When I was diagnosed with Bipolar there were all these terms thrown at me and I could barely understand what was going on and how it applied to me. It was overwhelming and I think that’s why it was easier for me to shut down and stay in denial. I don’t know exactly when it happened but I know that I started to accept my diagnosis as being true when I was able to identify these symptoms and sometimes even predict them in my daily life. Till this day I’m not sure if it’s a blessing or a curse that I can predict certain mood swings. It makes it hard on one hand because if a downward depressive spiral was coming then I felt this sense of doom and worry but when I noticed the highs starting I would relish in the sun like a cat sunbathing knowing that this state won’t last long and it’s far more pleasant than the lows.
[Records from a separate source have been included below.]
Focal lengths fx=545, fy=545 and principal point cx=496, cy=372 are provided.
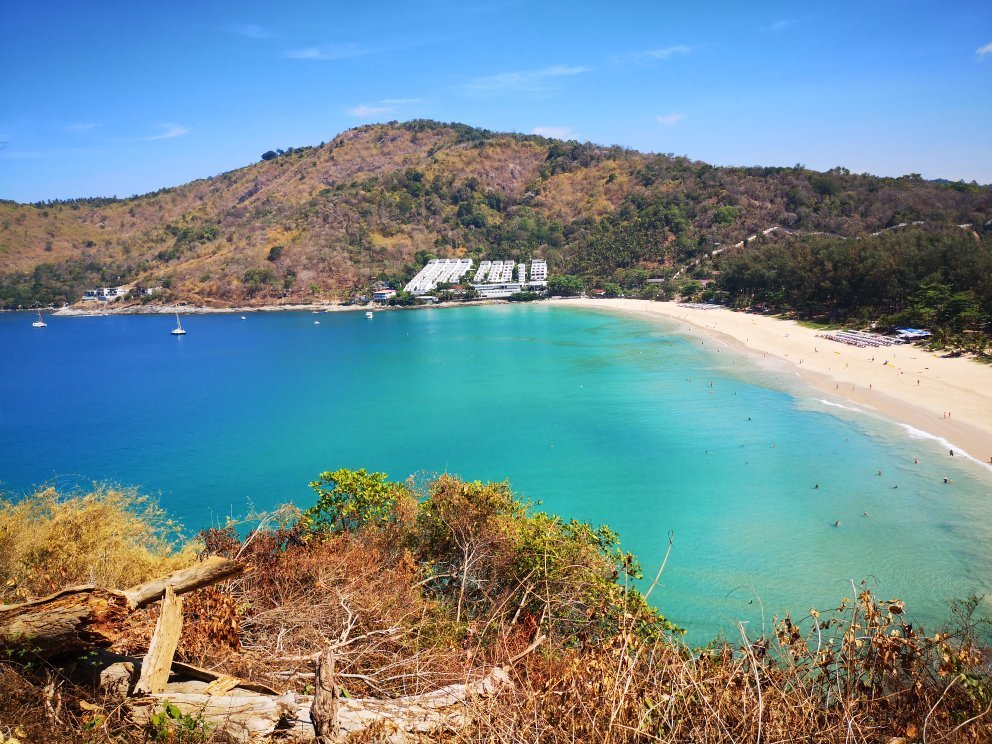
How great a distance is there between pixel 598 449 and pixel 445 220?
107m

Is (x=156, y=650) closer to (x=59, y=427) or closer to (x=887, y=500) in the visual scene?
(x=887, y=500)

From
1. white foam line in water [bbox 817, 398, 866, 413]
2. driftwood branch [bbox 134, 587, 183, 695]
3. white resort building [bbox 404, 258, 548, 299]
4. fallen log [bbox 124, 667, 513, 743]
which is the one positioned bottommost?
white foam line in water [bbox 817, 398, 866, 413]

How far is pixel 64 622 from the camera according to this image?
474 cm

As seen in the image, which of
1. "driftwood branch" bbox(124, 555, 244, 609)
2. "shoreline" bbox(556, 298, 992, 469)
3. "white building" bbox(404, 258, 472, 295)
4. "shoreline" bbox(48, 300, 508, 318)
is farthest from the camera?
"white building" bbox(404, 258, 472, 295)

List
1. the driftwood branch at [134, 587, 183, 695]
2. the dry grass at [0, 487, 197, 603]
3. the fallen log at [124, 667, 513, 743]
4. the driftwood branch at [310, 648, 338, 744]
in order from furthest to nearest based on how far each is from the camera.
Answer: the dry grass at [0, 487, 197, 603] → the driftwood branch at [134, 587, 183, 695] → the fallen log at [124, 667, 513, 743] → the driftwood branch at [310, 648, 338, 744]

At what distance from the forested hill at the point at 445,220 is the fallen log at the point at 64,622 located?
3548 inches

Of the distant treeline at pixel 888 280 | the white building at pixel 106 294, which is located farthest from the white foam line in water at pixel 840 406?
the white building at pixel 106 294

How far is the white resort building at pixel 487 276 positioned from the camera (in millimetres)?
95188

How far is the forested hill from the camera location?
95.2m

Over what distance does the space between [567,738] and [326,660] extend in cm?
194

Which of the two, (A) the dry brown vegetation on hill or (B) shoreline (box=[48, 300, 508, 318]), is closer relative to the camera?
(A) the dry brown vegetation on hill

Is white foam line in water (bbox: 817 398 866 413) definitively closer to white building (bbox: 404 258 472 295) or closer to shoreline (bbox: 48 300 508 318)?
shoreline (bbox: 48 300 508 318)

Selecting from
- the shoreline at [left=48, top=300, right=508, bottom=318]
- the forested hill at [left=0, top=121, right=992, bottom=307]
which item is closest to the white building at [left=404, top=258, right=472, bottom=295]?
the forested hill at [left=0, top=121, right=992, bottom=307]

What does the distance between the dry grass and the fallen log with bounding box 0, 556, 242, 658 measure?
357cm
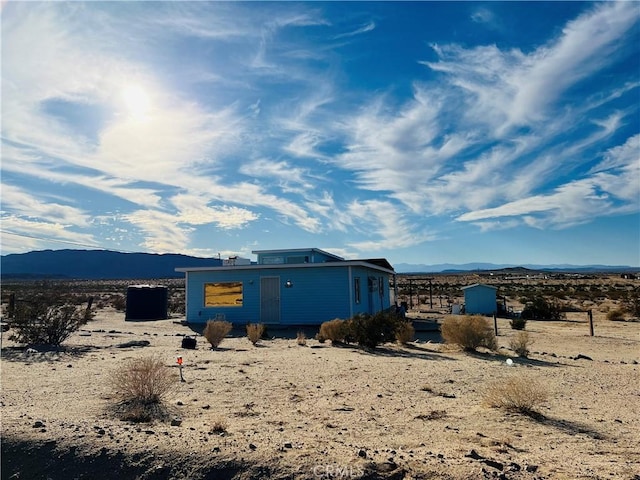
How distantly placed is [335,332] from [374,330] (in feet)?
5.55

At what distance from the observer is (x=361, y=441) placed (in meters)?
5.24

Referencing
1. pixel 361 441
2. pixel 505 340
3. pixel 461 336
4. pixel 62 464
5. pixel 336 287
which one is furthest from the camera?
pixel 336 287

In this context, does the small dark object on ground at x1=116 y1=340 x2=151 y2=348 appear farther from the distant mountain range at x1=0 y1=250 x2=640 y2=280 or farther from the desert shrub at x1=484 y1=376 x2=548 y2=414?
the distant mountain range at x1=0 y1=250 x2=640 y2=280

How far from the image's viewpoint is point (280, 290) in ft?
71.4

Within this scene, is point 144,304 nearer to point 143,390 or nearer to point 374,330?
point 374,330

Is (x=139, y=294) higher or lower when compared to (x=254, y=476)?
higher

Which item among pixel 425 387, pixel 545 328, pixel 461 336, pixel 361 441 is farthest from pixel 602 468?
pixel 545 328

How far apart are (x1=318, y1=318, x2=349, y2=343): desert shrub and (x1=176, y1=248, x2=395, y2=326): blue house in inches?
219

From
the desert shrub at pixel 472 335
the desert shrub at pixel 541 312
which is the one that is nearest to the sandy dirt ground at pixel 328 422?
the desert shrub at pixel 472 335

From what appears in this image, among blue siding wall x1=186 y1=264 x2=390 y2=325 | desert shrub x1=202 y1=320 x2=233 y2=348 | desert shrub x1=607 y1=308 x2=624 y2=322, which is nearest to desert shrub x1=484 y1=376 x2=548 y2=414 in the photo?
desert shrub x1=202 y1=320 x2=233 y2=348

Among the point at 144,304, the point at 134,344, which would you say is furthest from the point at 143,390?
the point at 144,304

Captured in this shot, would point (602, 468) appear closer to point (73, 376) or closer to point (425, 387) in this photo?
point (425, 387)

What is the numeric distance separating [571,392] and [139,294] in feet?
76.2

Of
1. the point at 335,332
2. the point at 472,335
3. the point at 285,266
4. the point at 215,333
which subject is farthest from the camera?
the point at 285,266
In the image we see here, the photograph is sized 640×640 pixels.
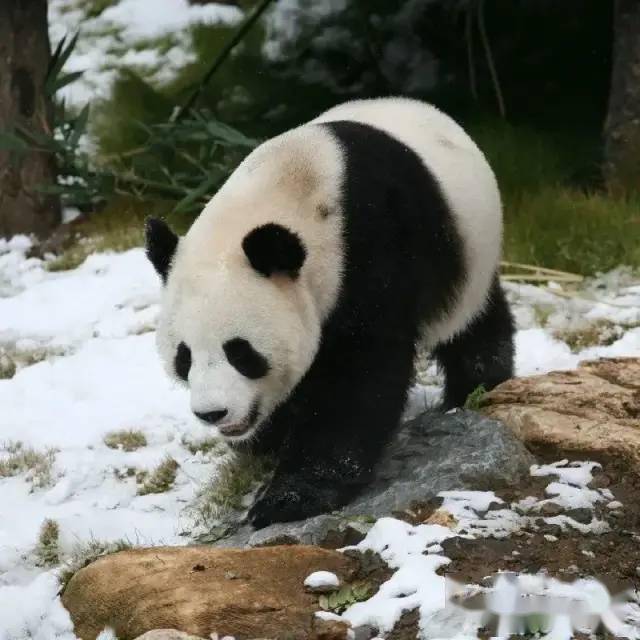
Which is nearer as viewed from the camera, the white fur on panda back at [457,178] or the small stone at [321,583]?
the small stone at [321,583]

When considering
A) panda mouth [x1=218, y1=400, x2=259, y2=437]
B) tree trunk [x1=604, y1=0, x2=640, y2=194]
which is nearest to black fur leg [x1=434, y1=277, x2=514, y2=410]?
panda mouth [x1=218, y1=400, x2=259, y2=437]

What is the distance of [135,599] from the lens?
2.56 metres

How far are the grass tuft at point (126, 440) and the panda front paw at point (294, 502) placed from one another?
106cm

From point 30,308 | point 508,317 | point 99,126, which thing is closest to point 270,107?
point 99,126

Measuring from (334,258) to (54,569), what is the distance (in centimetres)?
126

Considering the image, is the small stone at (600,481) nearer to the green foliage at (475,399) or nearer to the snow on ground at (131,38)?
the green foliage at (475,399)

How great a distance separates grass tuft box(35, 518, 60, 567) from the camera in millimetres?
3344

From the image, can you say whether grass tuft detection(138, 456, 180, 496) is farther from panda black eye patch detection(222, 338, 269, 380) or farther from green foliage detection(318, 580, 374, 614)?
green foliage detection(318, 580, 374, 614)

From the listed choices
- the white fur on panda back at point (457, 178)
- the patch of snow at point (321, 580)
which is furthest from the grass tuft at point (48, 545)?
the white fur on panda back at point (457, 178)

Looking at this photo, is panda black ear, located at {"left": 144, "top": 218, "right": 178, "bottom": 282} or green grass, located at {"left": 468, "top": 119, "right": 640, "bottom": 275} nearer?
panda black ear, located at {"left": 144, "top": 218, "right": 178, "bottom": 282}

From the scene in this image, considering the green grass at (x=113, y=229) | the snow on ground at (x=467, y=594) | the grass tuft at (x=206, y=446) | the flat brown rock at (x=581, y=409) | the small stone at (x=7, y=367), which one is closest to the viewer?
the snow on ground at (x=467, y=594)

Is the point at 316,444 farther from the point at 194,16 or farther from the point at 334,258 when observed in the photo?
the point at 194,16

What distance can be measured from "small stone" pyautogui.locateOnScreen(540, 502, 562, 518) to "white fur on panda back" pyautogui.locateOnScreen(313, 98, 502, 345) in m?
0.99

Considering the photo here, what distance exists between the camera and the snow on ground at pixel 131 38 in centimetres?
805
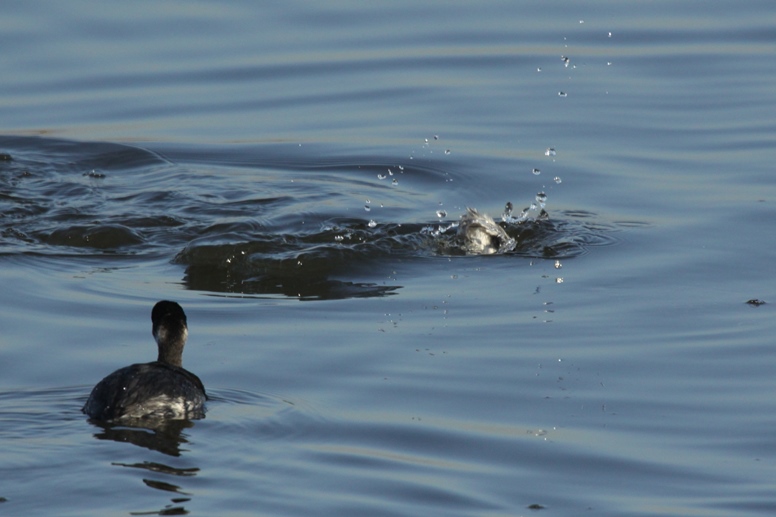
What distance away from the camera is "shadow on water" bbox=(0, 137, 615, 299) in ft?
36.6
To better understand Bipolar and how it relates to me specifically I thought I would share some common terms. First off I’m Bipolar II. Which means I have more depressive moods then manic. When I talk about the highs I’m referring to the Mania, which is a heightened state. At this time you can have a lot of energy, feel like you don’t need sleep or become reckless. This time is dangerous because you don’t always make the best judgement calls. It could be simple like starting a project that you’ll never finish or going on a binder of risky behavior. Now the lows I think are even more dangerous. This is known as depression but for me I have Major Depressive Disorder so I spend a lot more of my time in a depressive state. This is generally feeling down, worthless, no energy, wanting to sleep a lot, not taking care of yourself or having a purpose. These dark times are when I feel at my worst. It feels like I’m in a deep dark hole with no light in sight. I often feel like this state will last forever and despair will settle in. Unfortunately this takes me to even darker places of self-mutilation and even suicidal thoughts. As a person suffering from Bipolar I swing from one state to another, changing moods and behavior. If I’m “stable” which I use that term loosely that’s when I’m not swinging but just hanging there. Not really having strong feelings in either direction. The medications that I take are meant to stabilize my moods but it’s not a perfect solution. It can sometimes lessen the intensity of the mood but not fully prevent it.
Normally I spend a lot of this time in my head. Thinking about my life, over and over again in my hamster wheel and waiting for the next swing to come. Which one will it be? How bad will it be? Can I cushion the blow and effect on my family? This is when my favorite term comes to mind, PEACE. I never really free to let go. I’m constantly in my head. There are days I wish I could turn it all off and just feel nothing. Just hear silence. Just feel at peace!